◆ **Spatial reasoning records**
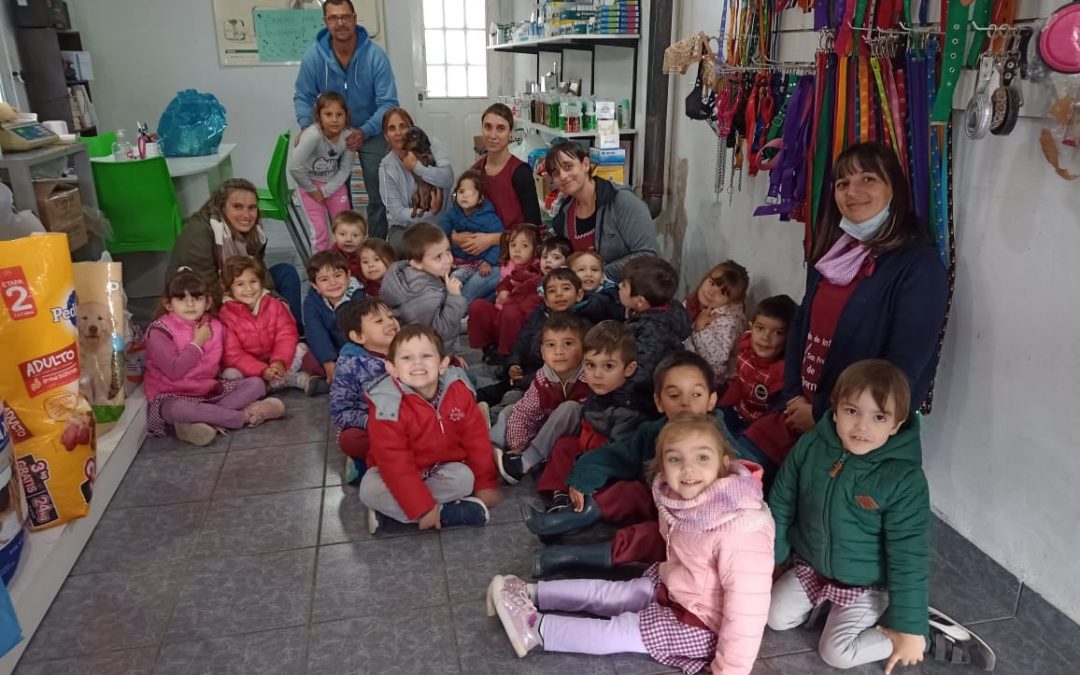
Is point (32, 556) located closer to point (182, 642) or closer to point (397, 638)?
point (182, 642)

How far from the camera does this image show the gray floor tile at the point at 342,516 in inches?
91.1

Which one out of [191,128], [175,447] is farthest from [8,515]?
[191,128]

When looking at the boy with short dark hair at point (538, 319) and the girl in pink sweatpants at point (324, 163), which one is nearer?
the boy with short dark hair at point (538, 319)

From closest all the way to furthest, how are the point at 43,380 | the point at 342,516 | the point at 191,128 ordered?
the point at 43,380 < the point at 342,516 < the point at 191,128

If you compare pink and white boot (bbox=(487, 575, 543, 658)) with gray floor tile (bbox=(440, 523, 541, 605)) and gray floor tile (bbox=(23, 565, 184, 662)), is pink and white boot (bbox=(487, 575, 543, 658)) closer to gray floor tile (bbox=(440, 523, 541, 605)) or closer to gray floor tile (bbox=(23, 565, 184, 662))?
gray floor tile (bbox=(440, 523, 541, 605))

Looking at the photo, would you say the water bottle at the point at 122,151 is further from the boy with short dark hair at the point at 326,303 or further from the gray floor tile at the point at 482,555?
the gray floor tile at the point at 482,555

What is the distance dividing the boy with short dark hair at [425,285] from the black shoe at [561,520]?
1.20 m

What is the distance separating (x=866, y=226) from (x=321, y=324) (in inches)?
90.0

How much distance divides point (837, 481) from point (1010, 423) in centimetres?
55

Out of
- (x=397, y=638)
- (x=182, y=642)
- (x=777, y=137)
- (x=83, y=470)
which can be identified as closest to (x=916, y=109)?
(x=777, y=137)

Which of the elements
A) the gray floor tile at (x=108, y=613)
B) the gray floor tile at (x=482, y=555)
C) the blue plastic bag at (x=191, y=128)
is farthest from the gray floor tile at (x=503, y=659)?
the blue plastic bag at (x=191, y=128)

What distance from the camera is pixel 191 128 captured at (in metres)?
5.27

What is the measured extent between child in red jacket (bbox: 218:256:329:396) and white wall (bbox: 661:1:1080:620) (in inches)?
95.7

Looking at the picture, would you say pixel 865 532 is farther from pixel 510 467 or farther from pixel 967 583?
pixel 510 467
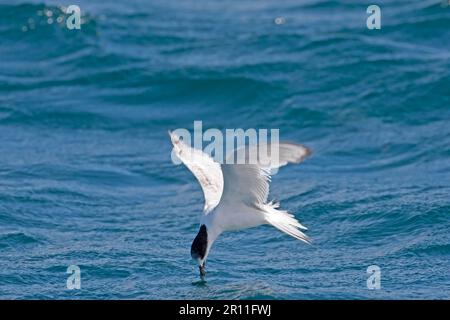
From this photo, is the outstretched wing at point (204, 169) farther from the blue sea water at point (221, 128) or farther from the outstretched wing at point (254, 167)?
the blue sea water at point (221, 128)

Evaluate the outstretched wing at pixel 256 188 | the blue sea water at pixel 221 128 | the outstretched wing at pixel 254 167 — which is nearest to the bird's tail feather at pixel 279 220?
the outstretched wing at pixel 256 188

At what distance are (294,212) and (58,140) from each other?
5.44 metres

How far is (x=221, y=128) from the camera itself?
22047 millimetres

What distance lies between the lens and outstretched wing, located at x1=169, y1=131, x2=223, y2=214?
13.6m

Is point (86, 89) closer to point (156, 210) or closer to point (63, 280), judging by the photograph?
point (156, 210)

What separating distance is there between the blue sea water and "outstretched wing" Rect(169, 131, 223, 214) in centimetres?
107

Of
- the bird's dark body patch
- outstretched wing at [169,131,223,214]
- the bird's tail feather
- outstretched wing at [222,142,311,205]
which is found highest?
outstretched wing at [169,131,223,214]

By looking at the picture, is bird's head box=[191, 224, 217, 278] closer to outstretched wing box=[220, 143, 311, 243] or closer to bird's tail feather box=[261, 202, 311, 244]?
outstretched wing box=[220, 143, 311, 243]

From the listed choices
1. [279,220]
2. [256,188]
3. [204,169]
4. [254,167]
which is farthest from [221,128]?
[254,167]

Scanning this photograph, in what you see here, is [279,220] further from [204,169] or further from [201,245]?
[204,169]

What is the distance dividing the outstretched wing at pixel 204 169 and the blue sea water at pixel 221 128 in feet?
3.52

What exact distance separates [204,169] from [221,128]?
828cm

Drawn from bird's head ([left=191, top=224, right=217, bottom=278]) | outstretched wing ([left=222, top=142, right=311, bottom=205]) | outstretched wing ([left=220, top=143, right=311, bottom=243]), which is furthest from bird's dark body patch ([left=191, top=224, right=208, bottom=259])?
outstretched wing ([left=222, top=142, right=311, bottom=205])
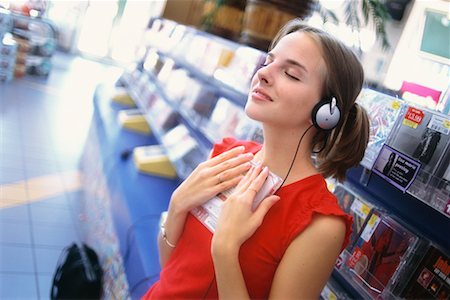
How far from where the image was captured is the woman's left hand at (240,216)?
919 mm

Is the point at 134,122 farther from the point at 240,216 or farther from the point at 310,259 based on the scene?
the point at 310,259

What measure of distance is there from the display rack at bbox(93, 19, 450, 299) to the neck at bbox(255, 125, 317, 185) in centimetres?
21

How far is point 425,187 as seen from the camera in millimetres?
970

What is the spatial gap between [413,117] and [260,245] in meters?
0.52

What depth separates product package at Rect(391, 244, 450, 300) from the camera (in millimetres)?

◆ **Given problem**
Please reproduce the lines above word for word, starting at the line containing "Is the point" and ending at the last line of the records.

◆ **Solution for this task**
Is the point at 134,122 farther from the point at 240,216 or farther from the point at 310,259 based on the scene?
the point at 310,259

What measure of distance is there from the display rack at bbox(93, 19, 450, 299) to the neck at bbox(255, 125, 317, 185) in centimetres?
21

How far is point 425,187 as seen from the camera in millimetres?
970

What is the spatial gap between [413,117] and [260,245] in meters?
0.52

What depth separates product package at Rect(391, 244, 450, 300) from the camera (in millimetres)?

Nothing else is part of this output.